= Excerpt provided =
-- Begin --
The most important thing to recognize is that RF PCB layouts are different than a layout with digital and analog devices. Many PCBs can now use all three signals. However, you can use a PCB with an RF PCB layout to achieve the required circuit. An RF PCB layout is also much more prone to interference, which engineers can struggle with quite a bit when designing and constructing circuits.

In the article below, we'll list some major RF PCB layout guidelines to help you make better circuits moving forward.

What is an RF PCB layout?

An RF PCB layout or an RF design is similar to a mixed-signal PCB. However, with an RF PCB layout, you mostly cater to signals that how quite a high frequency or a radio frequency. An RF PCB layout PCB is unique because the PCB's substrate depends on any performance indicators requirements. The most common substrates are FR4 epoxy glass or a Teflon material.

There are certain standards that an RF PCB will follow:

• If the RF PCB works with low radio frequency, then the substrate will likely be a standard FR4 material. This type of material has effective insulation, stable materials, and a notable dielectric constant that adds to the overall effect of the RF PCB.
• It's also necessary for each component in this design to be arranged as close to each other as possible.
• If you're doubling the RF PCB layout with a mixed signal PCB, you must also ensure that the analog and digital partitions are separate from each other not to cause interference.
• When selecting components, you must pick as many SMD or surface-mounted devices as possible. SMD are generally quite small and have surface pins that can easily connect to the board.

The routing and layout of an RF PCB require you to be aware of certain parameters. Since the signals are generally high-frequency, you must follow these guidelines properly. It is necessary to consider a special kind of parameter system, including the amplitude and the phase shift the signal will go through, so signal reflections are kept to a minimum. Engineers must consider other major factors, such as the skin effect, electromagnetic interference, capacitive coupling between two major signals, and impedance control, which are still some of the major issues that electronic designers may undergo.

RF Concepts and Terminologies

Before we can get into RF PCB layout guidelines, you must understand certain RF concepts and terminologies. The major concepts that you must understand are as follows:

• Impedance Matching
• Characteristic Impedance
• Insertion Loss
• Return Loss
• Transmission Lines

One of the major factors that affect the RF PCB layout is the impedance of the RF circuit, which is why understanding Impedance matching is tantamount to establishing an RF PCB layout. At low frequencies, the impedance of the load doesn’t depend on the distance between the trace and the load. However, when considering a high frequency, the trace width and uniformity tend to alter the impedance of the overall circuit.

We use nodes to represent traces when measuring low-frequency signals. However, the load's impedance for higher frequencies will change as the distance changes. The impedance also depends on the substrate and the dimensions of the RF trace. Therefore, when we consider creating RF schematics, the trace is an important design element.

Transmission lines are a medium that creates paths for electromagnetic energy. Certain defined components make the best transmission lines, such as waveguides, coaxial cables, and RF traces. RF traces are generally made using the microstrip line and a coplanar waveguide. An RF PCB layout is made using RF traces.

Character impedance is also one of the most important properties of a transmission. It involves the ratio of voltages and currents of a wave that travels through a transmission line. An ideal transmission trace does not allow for any energy loss due to its character impedance. The character impedance is a strong property and depends on the type of material the PCB is made of, as well as the thickness of the substrate. Other factors that change the character impedance include the trace width, trace thickness, and the clearance of RF trace and ground fill. These parameters are exceptionally important in the RF PCB layout, and you must consider them accordingly.
-- End --
(Collected data)
-- Begin --
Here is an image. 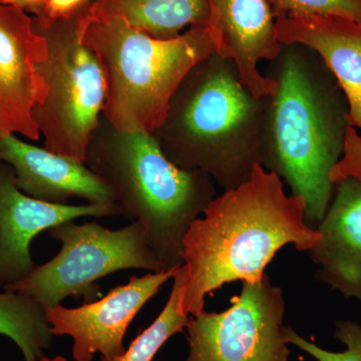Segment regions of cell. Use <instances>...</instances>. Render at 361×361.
I'll return each mask as SVG.
<instances>
[{
  "label": "cell",
  "mask_w": 361,
  "mask_h": 361,
  "mask_svg": "<svg viewBox=\"0 0 361 361\" xmlns=\"http://www.w3.org/2000/svg\"><path fill=\"white\" fill-rule=\"evenodd\" d=\"M265 77L276 90L264 97L261 166L303 199L305 222L312 227L324 218L336 191L330 173L343 155L348 99L319 54L306 45L282 44Z\"/></svg>",
  "instance_id": "cell-1"
},
{
  "label": "cell",
  "mask_w": 361,
  "mask_h": 361,
  "mask_svg": "<svg viewBox=\"0 0 361 361\" xmlns=\"http://www.w3.org/2000/svg\"><path fill=\"white\" fill-rule=\"evenodd\" d=\"M319 238L317 229L306 224L303 199L286 195L276 174L256 166L250 179L216 197L188 230L185 311L200 314L208 294L231 282L261 281L282 247L310 251Z\"/></svg>",
  "instance_id": "cell-2"
},
{
  "label": "cell",
  "mask_w": 361,
  "mask_h": 361,
  "mask_svg": "<svg viewBox=\"0 0 361 361\" xmlns=\"http://www.w3.org/2000/svg\"><path fill=\"white\" fill-rule=\"evenodd\" d=\"M264 106L242 84L234 61L214 52L188 71L152 135L169 160L230 191L261 166Z\"/></svg>",
  "instance_id": "cell-3"
},
{
  "label": "cell",
  "mask_w": 361,
  "mask_h": 361,
  "mask_svg": "<svg viewBox=\"0 0 361 361\" xmlns=\"http://www.w3.org/2000/svg\"><path fill=\"white\" fill-rule=\"evenodd\" d=\"M85 163L110 188L121 216L146 230L161 271L182 266L188 230L216 198L212 178L169 160L149 133L118 130L103 115Z\"/></svg>",
  "instance_id": "cell-4"
},
{
  "label": "cell",
  "mask_w": 361,
  "mask_h": 361,
  "mask_svg": "<svg viewBox=\"0 0 361 361\" xmlns=\"http://www.w3.org/2000/svg\"><path fill=\"white\" fill-rule=\"evenodd\" d=\"M82 42L97 54L108 92L103 116L118 130L152 133L188 71L217 52L208 25H197L177 39H157L121 16L80 18Z\"/></svg>",
  "instance_id": "cell-5"
},
{
  "label": "cell",
  "mask_w": 361,
  "mask_h": 361,
  "mask_svg": "<svg viewBox=\"0 0 361 361\" xmlns=\"http://www.w3.org/2000/svg\"><path fill=\"white\" fill-rule=\"evenodd\" d=\"M80 11L65 20H33L47 42V56L37 63L44 85V99L32 118L44 137V148L80 161L106 104V73L101 61L82 42Z\"/></svg>",
  "instance_id": "cell-6"
},
{
  "label": "cell",
  "mask_w": 361,
  "mask_h": 361,
  "mask_svg": "<svg viewBox=\"0 0 361 361\" xmlns=\"http://www.w3.org/2000/svg\"><path fill=\"white\" fill-rule=\"evenodd\" d=\"M49 234L61 244L59 253L4 288L30 297L45 310L68 297H84L85 302L96 300L101 294L97 282L118 271L163 272L139 222L110 230L96 222L77 224L71 221L51 228Z\"/></svg>",
  "instance_id": "cell-7"
},
{
  "label": "cell",
  "mask_w": 361,
  "mask_h": 361,
  "mask_svg": "<svg viewBox=\"0 0 361 361\" xmlns=\"http://www.w3.org/2000/svg\"><path fill=\"white\" fill-rule=\"evenodd\" d=\"M230 303L222 312L204 310L190 319L185 361H288L281 287L266 274L259 282H242Z\"/></svg>",
  "instance_id": "cell-8"
},
{
  "label": "cell",
  "mask_w": 361,
  "mask_h": 361,
  "mask_svg": "<svg viewBox=\"0 0 361 361\" xmlns=\"http://www.w3.org/2000/svg\"><path fill=\"white\" fill-rule=\"evenodd\" d=\"M176 270L132 276L127 284L80 307L66 308L59 304L49 308L47 318L52 336L73 338L75 361H92L97 353L102 361L123 355V338L130 323L145 304L172 279Z\"/></svg>",
  "instance_id": "cell-9"
},
{
  "label": "cell",
  "mask_w": 361,
  "mask_h": 361,
  "mask_svg": "<svg viewBox=\"0 0 361 361\" xmlns=\"http://www.w3.org/2000/svg\"><path fill=\"white\" fill-rule=\"evenodd\" d=\"M47 51L33 18L18 6L0 4V137L39 139L32 110L44 97L37 63Z\"/></svg>",
  "instance_id": "cell-10"
},
{
  "label": "cell",
  "mask_w": 361,
  "mask_h": 361,
  "mask_svg": "<svg viewBox=\"0 0 361 361\" xmlns=\"http://www.w3.org/2000/svg\"><path fill=\"white\" fill-rule=\"evenodd\" d=\"M115 216H121L116 204L77 206L27 196L16 186L13 168L0 161V287L20 281L35 269L30 245L40 233L78 218Z\"/></svg>",
  "instance_id": "cell-11"
},
{
  "label": "cell",
  "mask_w": 361,
  "mask_h": 361,
  "mask_svg": "<svg viewBox=\"0 0 361 361\" xmlns=\"http://www.w3.org/2000/svg\"><path fill=\"white\" fill-rule=\"evenodd\" d=\"M209 28L217 54L234 61L240 80L258 99L272 94L276 82L258 70L259 61H272L281 51L274 16L267 0H207Z\"/></svg>",
  "instance_id": "cell-12"
},
{
  "label": "cell",
  "mask_w": 361,
  "mask_h": 361,
  "mask_svg": "<svg viewBox=\"0 0 361 361\" xmlns=\"http://www.w3.org/2000/svg\"><path fill=\"white\" fill-rule=\"evenodd\" d=\"M0 161L13 168L21 192L54 204L80 198L97 205L116 204L110 188L84 161L28 144L16 135L0 137Z\"/></svg>",
  "instance_id": "cell-13"
},
{
  "label": "cell",
  "mask_w": 361,
  "mask_h": 361,
  "mask_svg": "<svg viewBox=\"0 0 361 361\" xmlns=\"http://www.w3.org/2000/svg\"><path fill=\"white\" fill-rule=\"evenodd\" d=\"M317 231L320 238L310 251L319 267L316 276L342 295L361 301V180L336 183Z\"/></svg>",
  "instance_id": "cell-14"
},
{
  "label": "cell",
  "mask_w": 361,
  "mask_h": 361,
  "mask_svg": "<svg viewBox=\"0 0 361 361\" xmlns=\"http://www.w3.org/2000/svg\"><path fill=\"white\" fill-rule=\"evenodd\" d=\"M281 44H300L317 52L348 103L349 127L361 130V23L339 16L277 18Z\"/></svg>",
  "instance_id": "cell-15"
},
{
  "label": "cell",
  "mask_w": 361,
  "mask_h": 361,
  "mask_svg": "<svg viewBox=\"0 0 361 361\" xmlns=\"http://www.w3.org/2000/svg\"><path fill=\"white\" fill-rule=\"evenodd\" d=\"M87 14L121 16L132 27L157 39H174L187 26L208 25L207 0H96Z\"/></svg>",
  "instance_id": "cell-16"
},
{
  "label": "cell",
  "mask_w": 361,
  "mask_h": 361,
  "mask_svg": "<svg viewBox=\"0 0 361 361\" xmlns=\"http://www.w3.org/2000/svg\"><path fill=\"white\" fill-rule=\"evenodd\" d=\"M0 334L18 345L25 361L44 357L54 336L42 306L30 297L4 289L0 291Z\"/></svg>",
  "instance_id": "cell-17"
},
{
  "label": "cell",
  "mask_w": 361,
  "mask_h": 361,
  "mask_svg": "<svg viewBox=\"0 0 361 361\" xmlns=\"http://www.w3.org/2000/svg\"><path fill=\"white\" fill-rule=\"evenodd\" d=\"M172 279L170 297L158 317L135 337L123 355L109 361H153L171 337L187 329L190 318L183 306L188 281L185 265L176 270Z\"/></svg>",
  "instance_id": "cell-18"
},
{
  "label": "cell",
  "mask_w": 361,
  "mask_h": 361,
  "mask_svg": "<svg viewBox=\"0 0 361 361\" xmlns=\"http://www.w3.org/2000/svg\"><path fill=\"white\" fill-rule=\"evenodd\" d=\"M277 18L339 16L361 23V0H267Z\"/></svg>",
  "instance_id": "cell-19"
},
{
  "label": "cell",
  "mask_w": 361,
  "mask_h": 361,
  "mask_svg": "<svg viewBox=\"0 0 361 361\" xmlns=\"http://www.w3.org/2000/svg\"><path fill=\"white\" fill-rule=\"evenodd\" d=\"M334 336L346 346L342 353H332L304 339L290 326H284L285 342L295 345L317 361H361V326L358 323L345 320L337 322Z\"/></svg>",
  "instance_id": "cell-20"
},
{
  "label": "cell",
  "mask_w": 361,
  "mask_h": 361,
  "mask_svg": "<svg viewBox=\"0 0 361 361\" xmlns=\"http://www.w3.org/2000/svg\"><path fill=\"white\" fill-rule=\"evenodd\" d=\"M350 177L361 180V137L353 127L346 130L343 157L332 169L330 180L336 184Z\"/></svg>",
  "instance_id": "cell-21"
},
{
  "label": "cell",
  "mask_w": 361,
  "mask_h": 361,
  "mask_svg": "<svg viewBox=\"0 0 361 361\" xmlns=\"http://www.w3.org/2000/svg\"><path fill=\"white\" fill-rule=\"evenodd\" d=\"M87 0H47L39 20H65L73 18L87 4Z\"/></svg>",
  "instance_id": "cell-22"
},
{
  "label": "cell",
  "mask_w": 361,
  "mask_h": 361,
  "mask_svg": "<svg viewBox=\"0 0 361 361\" xmlns=\"http://www.w3.org/2000/svg\"><path fill=\"white\" fill-rule=\"evenodd\" d=\"M45 2L47 0H0V4H13L25 11L37 14V18H42L44 13Z\"/></svg>",
  "instance_id": "cell-23"
},
{
  "label": "cell",
  "mask_w": 361,
  "mask_h": 361,
  "mask_svg": "<svg viewBox=\"0 0 361 361\" xmlns=\"http://www.w3.org/2000/svg\"><path fill=\"white\" fill-rule=\"evenodd\" d=\"M37 361H68L66 360V357H63V356H56V357L49 358V357H44L40 358L39 360Z\"/></svg>",
  "instance_id": "cell-24"
},
{
  "label": "cell",
  "mask_w": 361,
  "mask_h": 361,
  "mask_svg": "<svg viewBox=\"0 0 361 361\" xmlns=\"http://www.w3.org/2000/svg\"></svg>",
  "instance_id": "cell-25"
}]
</instances>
-- End --
= Problems to solve =
1. Answer these questions using the passage on RF PCB layout:
(a) Which two substrates does it name as the most common?
(b) RF traces are generally made using which two structures?
(c) At low frequencies, what does the impedance of the load not depend on?
2. Decide whether each statement agrees with the passage on RF PCB layout, and support each answer with the words of the passage that settle it:
(a) SMD components have surface pins that can easily connect to the board.
(b) Components in an RF PCB should be spaced as far apart as possible.
(c) Trace width is among the factors that change the character impedance.
3. Write a continuation of the passage on RF PCB layout, starting after its final sentence.

= Results of the tasks =
1.
(a) FR4 epoxy glass or a Teflon material.
(b) The microstrip line and a coplanar waveguide.
(c) The distance between the trace and the load.

2.
(a) Yes: "SMD are generally quite small and have surface pins that can easily connect to the board."
(b) No: "It's also necessary for each component in this design to be arranged as close to each other as possible."
(c) Yes: "Other factors that change the character impedance include the trace width, trace thickness, and the clearance of RF trace and ground fill."

3.
Impedance Matching

Impedance matching is one of the first steps you will have to take when following an RF PCB layout for your PCB design. If a circuit doesn’t undergo impedance matching, it is much more prone to significant power losses. There are also problems, such as the reflection of harmful signals along the PCB traces. Impedance matching is necessary to ensure that the maximum amount of power can reach the load from the radio frequency component. If the impedance of the two components is not the same, they need to be matched so that the least amount of energy is lost.

When considering RF frequencies, the impedance measured can change as the distance of the loads changes from the RF component since RF is generally a higher frequency. Thus, as the impedance changes, you must change the network that the source and the load follow. If the impedance you measure matches the characteristic impedance, distance will not affect it. Thus, matching impedance is extremely necessary before designing the RF PCB layout.

The way to conduct impedance matching is to use a matching network near the source to match the character impedance of the source. Similarly, a matching network near the load will match the character impedance of the load so that the two nodes have the same impedance. Doing so ensures that the component values will stay the same as long as the matching networks are kept similar to the source and the load. The preferred components for impedance matching are inductors or capacitors. You could also use RF stubs, which take up much more space on the PCB.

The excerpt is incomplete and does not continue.